多⾎⼩板⾎漿(PRP)による治療とは
指や⼿を切ってしまったとき、傷が塞がりカサブタが出来て、やがて元通りに治ったご経験があると思います。実は、この⼀連の治癒過程には、⾎液の中に含まれる"⾎⼩板"が重要な役割を果たしています。そのため、⾎⼩板が少ない⽅では⾎が⽌まりにくく傷の治りも遅くなります。また、打撲や捻挫をした時には、怪我した部分が腫れることがあると思いますが、この腫れは⽪膚の下で出⾎したことによるものです。打撲や捻挫でも、⽪膚を切った時と同じように、⾎⼩板から傷んだ組織の修復を促進する物質(成⻑因⼦)が供給され、傷んだ組織を元通りに直そうとする⾃⼰治癒機転が働いています。
PRP療法は、この"⾃分で⾃分を治す⼒(⾃⼰治癒⼒)"をサポートする治療法として、ヨーロッパやアメリカでは頻繁に⾏われている治療法です。⾃分の⾎液を約20㏄とり、特殊な技術を⽤いて⾎液中の⾎⼩板が多く含まれる部分のみを抽出し、⾃⼰PRPを作成します。このPRP中には、成⻑因⼦が豊富に含まれますので、これを⾃分の⾝体の傷んだ部分に注射することにより、その部分の組織の修復が促進され、"早期治癒"や"疼痛の軽減"効果をもたらします。

◆ 提供情報

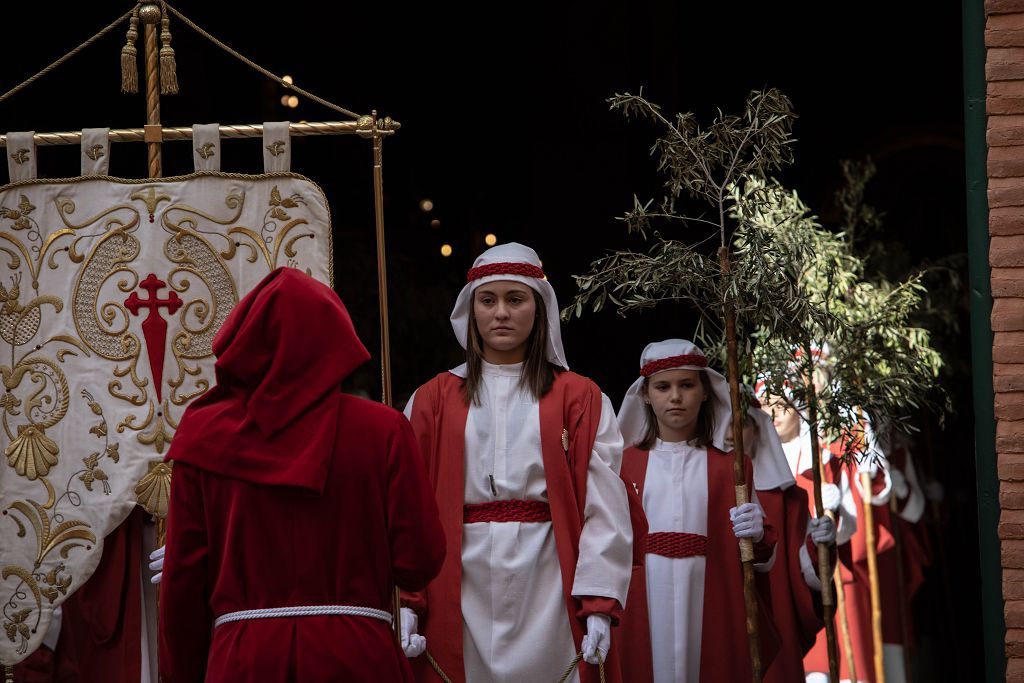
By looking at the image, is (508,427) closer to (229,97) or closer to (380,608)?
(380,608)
==
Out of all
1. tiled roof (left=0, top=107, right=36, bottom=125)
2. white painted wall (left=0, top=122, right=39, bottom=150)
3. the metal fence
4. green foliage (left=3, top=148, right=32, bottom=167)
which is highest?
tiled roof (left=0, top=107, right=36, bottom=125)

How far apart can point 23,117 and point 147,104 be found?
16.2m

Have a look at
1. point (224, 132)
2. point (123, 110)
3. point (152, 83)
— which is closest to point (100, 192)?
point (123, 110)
--
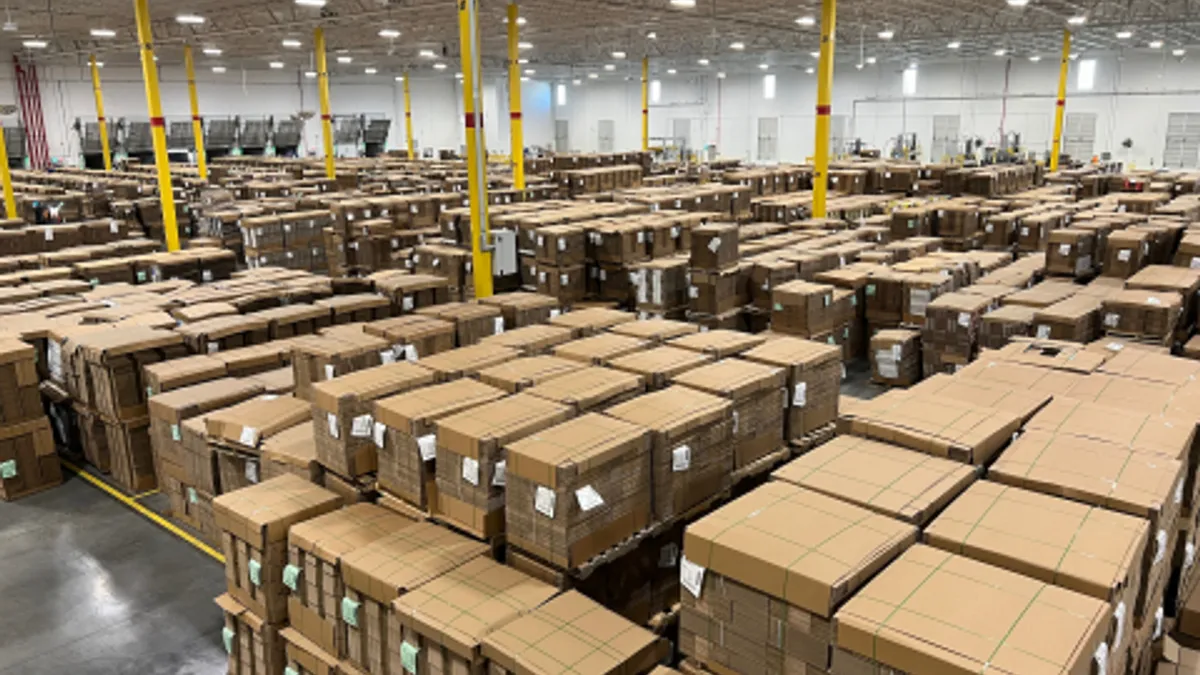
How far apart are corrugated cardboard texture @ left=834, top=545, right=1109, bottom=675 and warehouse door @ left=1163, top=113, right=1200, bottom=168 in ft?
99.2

◆ 作業課題 1
PRP療法の文章によると、PRPを作るためにとる自分の血液はどれくらいの量ですか。
◆ 作業課題 2
PRP療法の文章の「多⾎⼩板⾎漿(PRP)による治療とは」から「直そうとする⾃⼰治癒機転が働いています。」まで(両端を含む)を、「カサブタ」を「かさぶた」に変えて書き直してください。
これらの項目は使わなくてもかまいません。

◆ 解答 1
約20ccです。

◆ 解答 2
多⾎⼩板⾎漿(PRP)による治療とは
指や⼿を切ってしまったとき、傷が塞がりかさぶたが出来て、やがて元通りに治ったご経験があると思います。実は、この⼀連の治癒過程には、⾎液の中に含まれる"⾎⼩板"が重要な役割を果たしています。そのため、⾎⼩板が少ない⽅では⾎が⽌まりにくく傷の治りも遅くなります。また、打撲や捻挫をした時には、怪我した部分が腫れることがあると思いますが、この腫れは⽪膚の下で出⾎したことによるものです。打撲や捻挫でも、⽪膚を切った時と同じように、⾎⼩板から傷んだ組織の修復を促進する物質(成⻑因⼦)が供給され、傷んだ組織を元通りに直そうとする⾃⼰治癒機転が働いています。